▶ **Stated task**
Write out the records below exactly, from the line containing "Would you place" through the end of the records.

▶ **Extracted records**

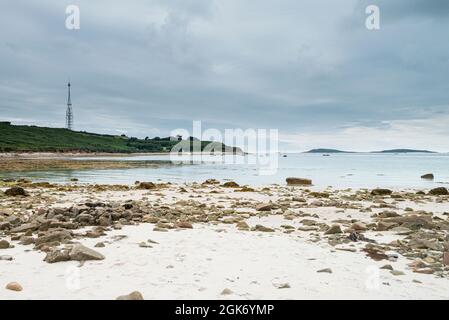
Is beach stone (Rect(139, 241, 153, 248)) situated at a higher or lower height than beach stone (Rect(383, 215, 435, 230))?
lower

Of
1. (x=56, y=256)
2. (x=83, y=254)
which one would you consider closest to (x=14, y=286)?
(x=56, y=256)

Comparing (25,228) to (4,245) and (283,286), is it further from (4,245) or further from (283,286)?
(283,286)

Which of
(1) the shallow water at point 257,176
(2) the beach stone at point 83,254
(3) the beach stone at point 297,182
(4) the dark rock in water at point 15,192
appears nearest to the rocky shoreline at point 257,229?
(2) the beach stone at point 83,254

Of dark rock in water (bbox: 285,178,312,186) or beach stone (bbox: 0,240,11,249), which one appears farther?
dark rock in water (bbox: 285,178,312,186)

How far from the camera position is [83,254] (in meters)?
8.16

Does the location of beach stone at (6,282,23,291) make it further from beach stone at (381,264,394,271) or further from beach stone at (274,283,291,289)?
beach stone at (381,264,394,271)

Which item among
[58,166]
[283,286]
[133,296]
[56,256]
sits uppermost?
[58,166]

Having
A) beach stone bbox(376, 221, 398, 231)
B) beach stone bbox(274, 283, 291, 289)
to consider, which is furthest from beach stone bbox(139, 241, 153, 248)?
beach stone bbox(376, 221, 398, 231)

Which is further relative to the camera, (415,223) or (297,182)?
(297,182)

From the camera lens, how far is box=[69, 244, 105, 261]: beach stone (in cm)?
811

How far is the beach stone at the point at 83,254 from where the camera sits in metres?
8.11

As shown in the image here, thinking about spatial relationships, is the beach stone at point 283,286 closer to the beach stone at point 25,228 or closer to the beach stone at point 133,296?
the beach stone at point 133,296
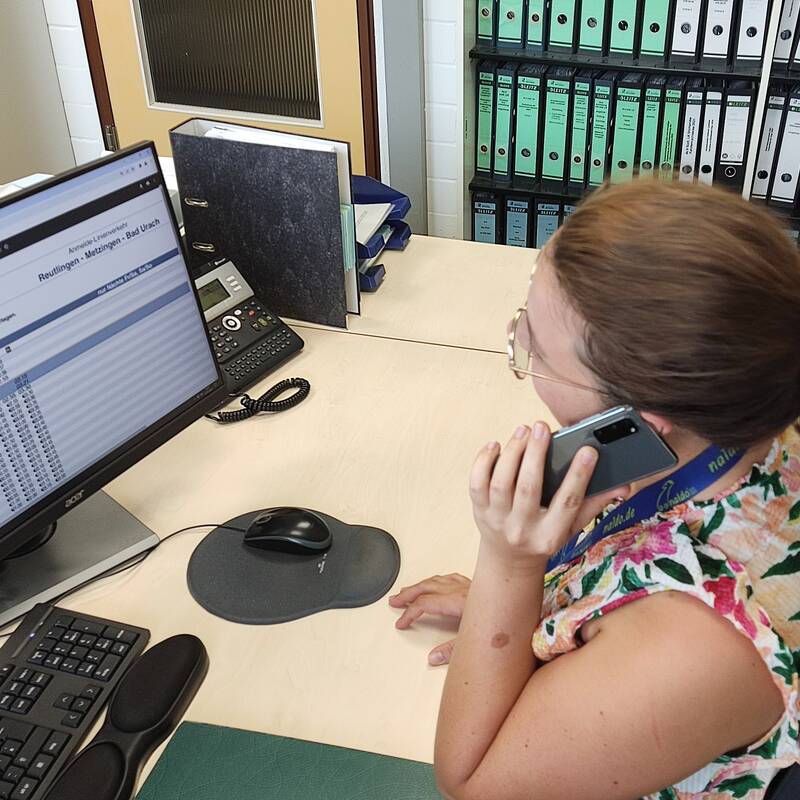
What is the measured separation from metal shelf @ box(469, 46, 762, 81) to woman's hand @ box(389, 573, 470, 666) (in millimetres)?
1871

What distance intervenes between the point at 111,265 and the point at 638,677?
2.36ft

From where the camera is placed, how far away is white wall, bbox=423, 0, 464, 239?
2646mm

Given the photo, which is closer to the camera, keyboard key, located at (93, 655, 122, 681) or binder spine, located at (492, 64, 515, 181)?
keyboard key, located at (93, 655, 122, 681)

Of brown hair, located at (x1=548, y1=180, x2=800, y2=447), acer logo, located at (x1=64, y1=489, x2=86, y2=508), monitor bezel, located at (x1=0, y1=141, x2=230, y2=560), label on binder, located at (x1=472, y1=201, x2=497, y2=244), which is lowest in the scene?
label on binder, located at (x1=472, y1=201, x2=497, y2=244)

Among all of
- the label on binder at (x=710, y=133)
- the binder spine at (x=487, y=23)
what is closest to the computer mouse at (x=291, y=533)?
the label on binder at (x=710, y=133)

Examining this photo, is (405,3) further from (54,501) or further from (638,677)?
(638,677)

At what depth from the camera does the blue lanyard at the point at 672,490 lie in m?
0.85

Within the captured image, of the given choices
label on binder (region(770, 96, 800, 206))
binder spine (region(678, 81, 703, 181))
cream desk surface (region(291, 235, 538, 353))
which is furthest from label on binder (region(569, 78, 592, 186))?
cream desk surface (region(291, 235, 538, 353))

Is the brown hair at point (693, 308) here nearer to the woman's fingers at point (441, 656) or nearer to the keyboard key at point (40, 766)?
the woman's fingers at point (441, 656)

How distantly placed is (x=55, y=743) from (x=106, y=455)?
13.2 inches

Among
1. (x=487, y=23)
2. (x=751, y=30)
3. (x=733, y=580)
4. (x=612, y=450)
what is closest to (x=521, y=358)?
(x=612, y=450)

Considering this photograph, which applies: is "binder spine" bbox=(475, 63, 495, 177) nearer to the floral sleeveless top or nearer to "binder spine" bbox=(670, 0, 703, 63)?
"binder spine" bbox=(670, 0, 703, 63)

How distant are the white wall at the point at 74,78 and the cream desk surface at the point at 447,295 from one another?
5.88ft

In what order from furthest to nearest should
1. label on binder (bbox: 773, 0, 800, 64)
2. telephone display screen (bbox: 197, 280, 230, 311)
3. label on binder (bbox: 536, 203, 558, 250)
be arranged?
label on binder (bbox: 536, 203, 558, 250) < label on binder (bbox: 773, 0, 800, 64) < telephone display screen (bbox: 197, 280, 230, 311)
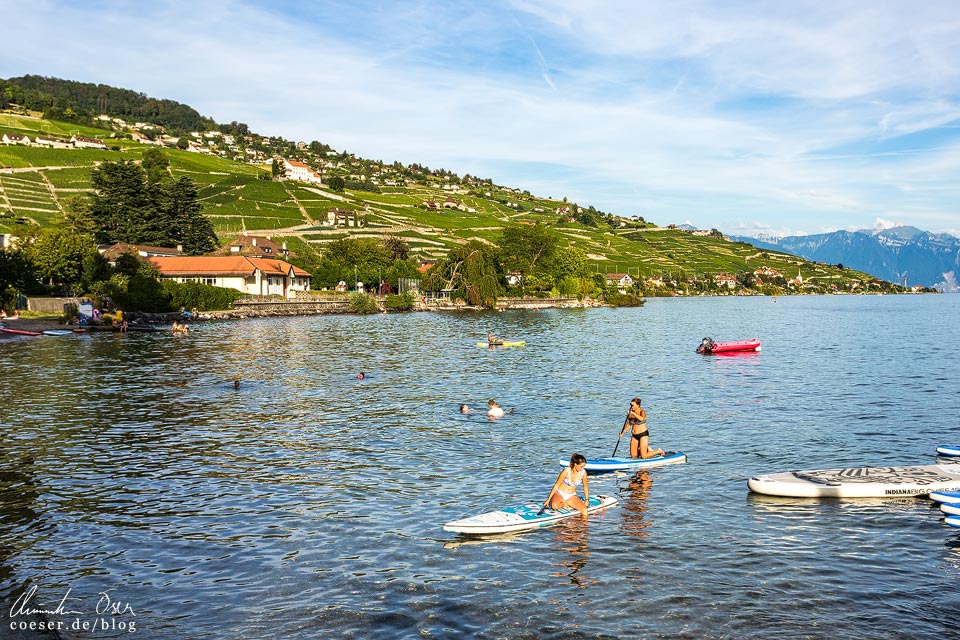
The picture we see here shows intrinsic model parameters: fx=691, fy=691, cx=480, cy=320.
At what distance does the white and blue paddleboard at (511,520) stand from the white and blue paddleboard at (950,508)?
9930 mm

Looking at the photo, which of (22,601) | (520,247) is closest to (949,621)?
(22,601)

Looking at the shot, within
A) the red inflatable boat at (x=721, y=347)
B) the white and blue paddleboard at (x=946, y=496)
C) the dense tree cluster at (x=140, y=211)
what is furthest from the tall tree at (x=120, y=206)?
the white and blue paddleboard at (x=946, y=496)

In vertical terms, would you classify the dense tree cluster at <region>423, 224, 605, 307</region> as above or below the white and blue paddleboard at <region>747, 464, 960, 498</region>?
above

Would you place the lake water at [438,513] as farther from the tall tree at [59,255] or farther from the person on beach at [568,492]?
the tall tree at [59,255]

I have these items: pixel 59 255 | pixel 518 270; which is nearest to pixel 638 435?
pixel 59 255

▶ **Answer for the task**
Would you place the lake water at [438,513] as farther from the tall tree at [59,255] or farther from the person on beach at [568,492]?
the tall tree at [59,255]

I have these items: pixel 59 255 | pixel 518 270; which is nearest to pixel 638 435?
pixel 59 255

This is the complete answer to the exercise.